Asset managers can expect continued growth momentum in China’s high net worth individual (HNWI) market on the back of IPO activity for new technology listings and the launch of a wealth management connect scheme designed to promote cross-border investment in the Greater Bay Area (GBA).

In 2019, both the wealth and population of the HNWI sector grew by almost 9% globally, according to the World Wealth Report 2020 issued by Capgemini recently. However, HNWIs in the Asia-Pacific region fell slightly behind the global average growth rate, expanding just 8%, but China managed 11%, and Hong Kong and Taiwan also recorded double-digit growth.

And, despite the impact of the Covid-19 pandemic on markets, this growth momentum is likely to continue in 2020, especially with the recent activity on the Shanghai Stock Exchange's Science and Technology Innovation Board (STAR), where a number of start-ups have listed and Alibaba’s Ant Group’s IPO is in the pipeline. The fintech giant is also planning to list on the Hong Kong Stock Exchange. Ant’s share sale is expected to be one of the largest ever and to generate a significant number of new HNWIs as its employees currently hold 40% of the group’s shares.

“The opportunities around the new generation of HNWIs are immense and wealth management firms should be ready with a strategy to capture this potential market,” says Elias Ghanem, Capgemini’s vice-president, global head of market intelligence - financial services. “Young investors entering the HNWI segment want better service in the areas of inheritance management, education about investment management, and financial advice at critical life stages.”

This sale will also boost emerging family offices in China. “With more than 100,000 super-rich families in China, whose wealth grows by 11.2% every year, the market is very promising for family offices,” Ghanem says, noting that a recent study by UBS, Campden Wealth, and FOTT found that two-thirds of its respondents in China use family office services.

In addition to the IPO momentum, China continues to further open up its financial markets. Last month, it was announced that, in order to facilitate investment by HNWIs, a cross-boundary wealth management connect pilot scheme, Wealth Management Connect, will be implemented in the Guangdong-Hong Kong-Macao GBA jointly by the People's Bank of China, the Hong Kong Monetary Authority, and the Monetary Authority of Macao.

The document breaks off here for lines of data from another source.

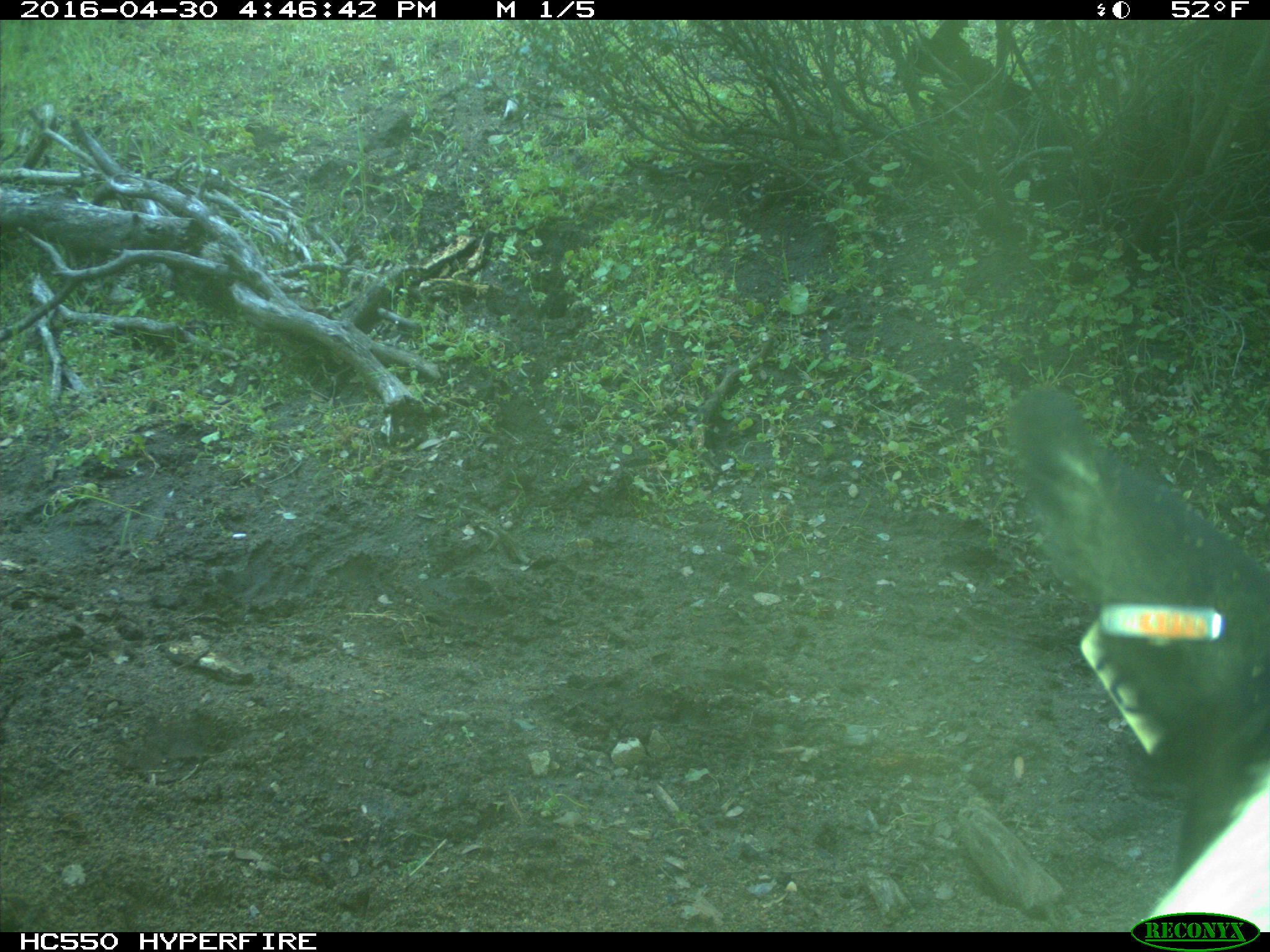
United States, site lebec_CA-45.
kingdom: Animalia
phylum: Chordata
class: Mammalia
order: Artiodactyla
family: Bovidae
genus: Bos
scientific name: Bos taurus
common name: domestic cow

“The connect scheme will lead to more growth opportunities for wealth management firms in the GBA as investors will likely explore more choices, especially from a risk diversification perspective in the current volatile environment,” Ghanem points out.

Under the scheme, individual residents in the GBA can carry out cross-boundary investments in wealth management products distributed by banks in the GBA. Similar to other connect schemes, Wealth Management Connect has southbound and northbound components, depending on the residency of the investors.

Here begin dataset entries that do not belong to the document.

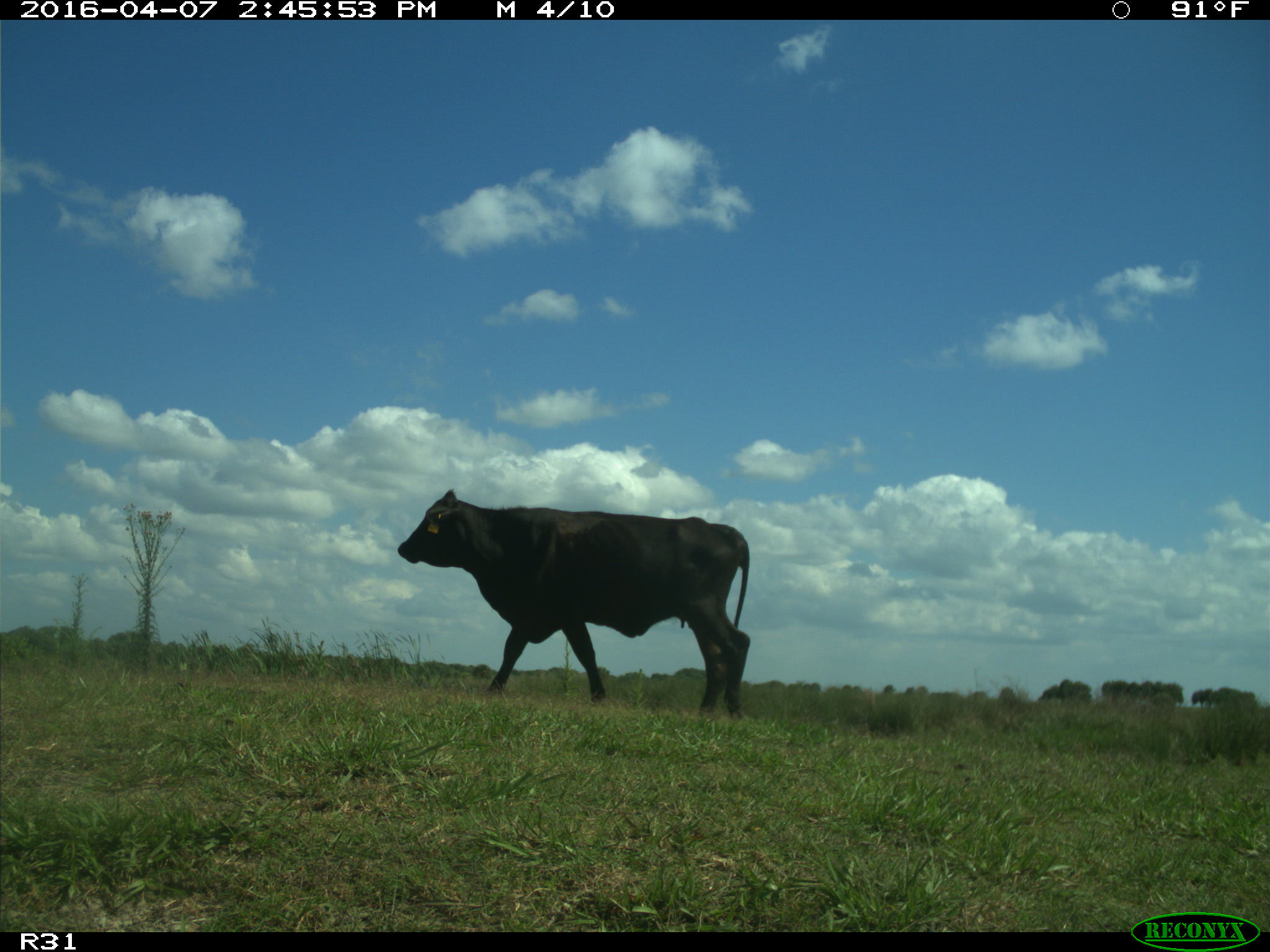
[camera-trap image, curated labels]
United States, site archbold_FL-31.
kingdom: Animalia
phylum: Chordata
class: Mammalia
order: Artiodactyla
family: Bovidae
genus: Bos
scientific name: Bos taurus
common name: domestic cow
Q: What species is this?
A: Bos taurus (domestic cow).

Although the details of the pilot scheme have not been made public, investor appetite for both the southbound and the northbound components is promising, according to Ghanem. “Investors from the mainland will look to tap into the mature financial expertise and infrastructure of Hong Kong, while investors from Hong Kong will look to tap into the mainland’s market attractiveness.

In the meantime, the Covid-19 pandemic is generating new investment trends in the HNWI space. “One trend we are seeing since Covid-19 is increasing demand for sustainable investing in Asia,” Ghanem notes. “Since the beginning of last year, UBS's 100% sustainable investment portfolio in Asia has more than doubled to US$1 billion in assets.”

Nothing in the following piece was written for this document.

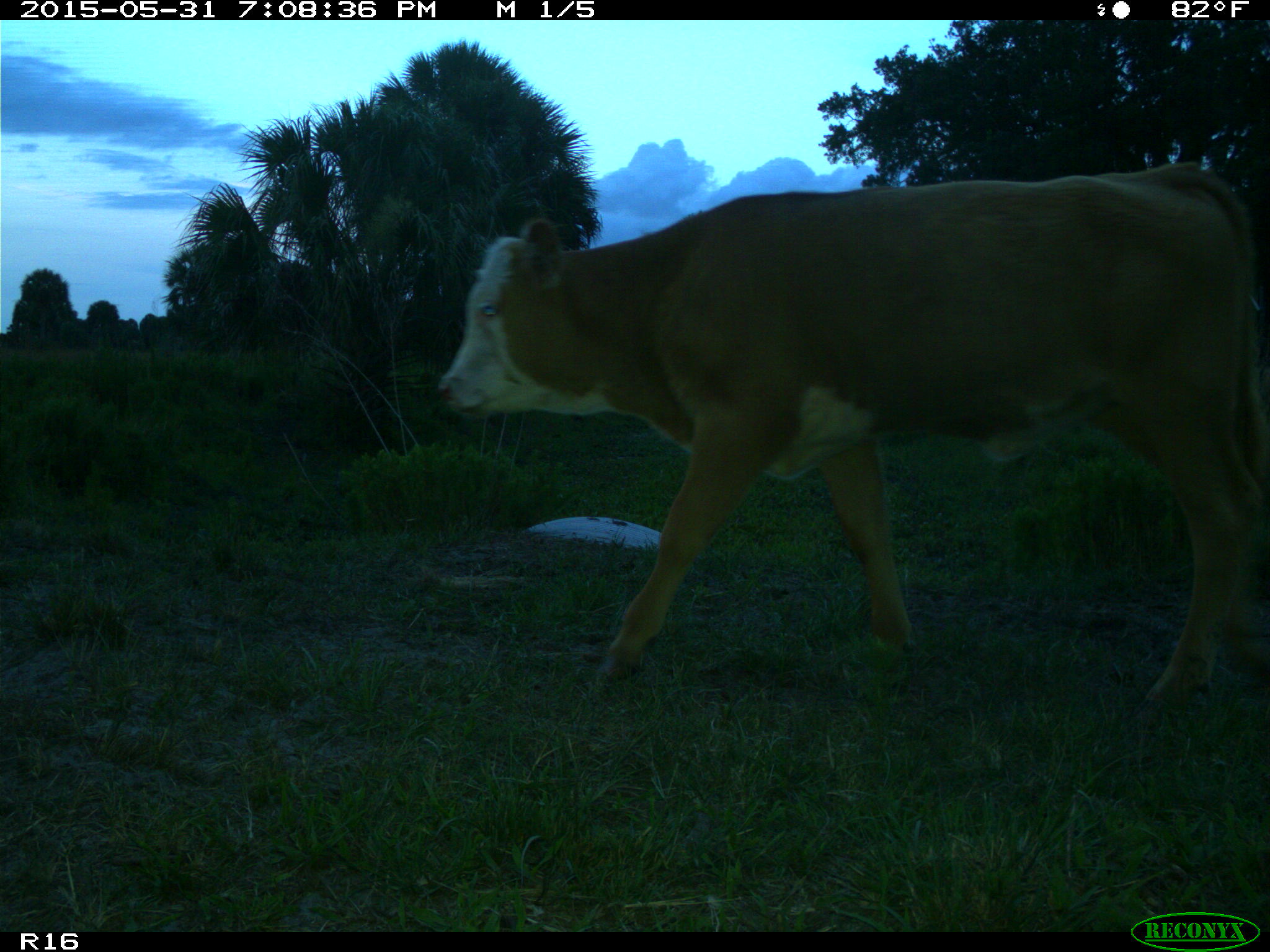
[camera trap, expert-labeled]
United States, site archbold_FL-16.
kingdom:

Chinese HNWIs, in particular, show a high interest in sustainable investment products, he adds, while Hong Kong’s HNWIs aren’t quite as enthusiastic.

In terms of asset allocation, the unpredictable nature of this year’s market has suppressed the risk appetite of HNWIs, and they are shifting more to safer assets like cash and fixed income, Ghanem states. “Cash and cash equivalents, followed by equities, were the preferred investment choices for HNWIs in mainland China and Hong Kong during the January-to-February period of this year.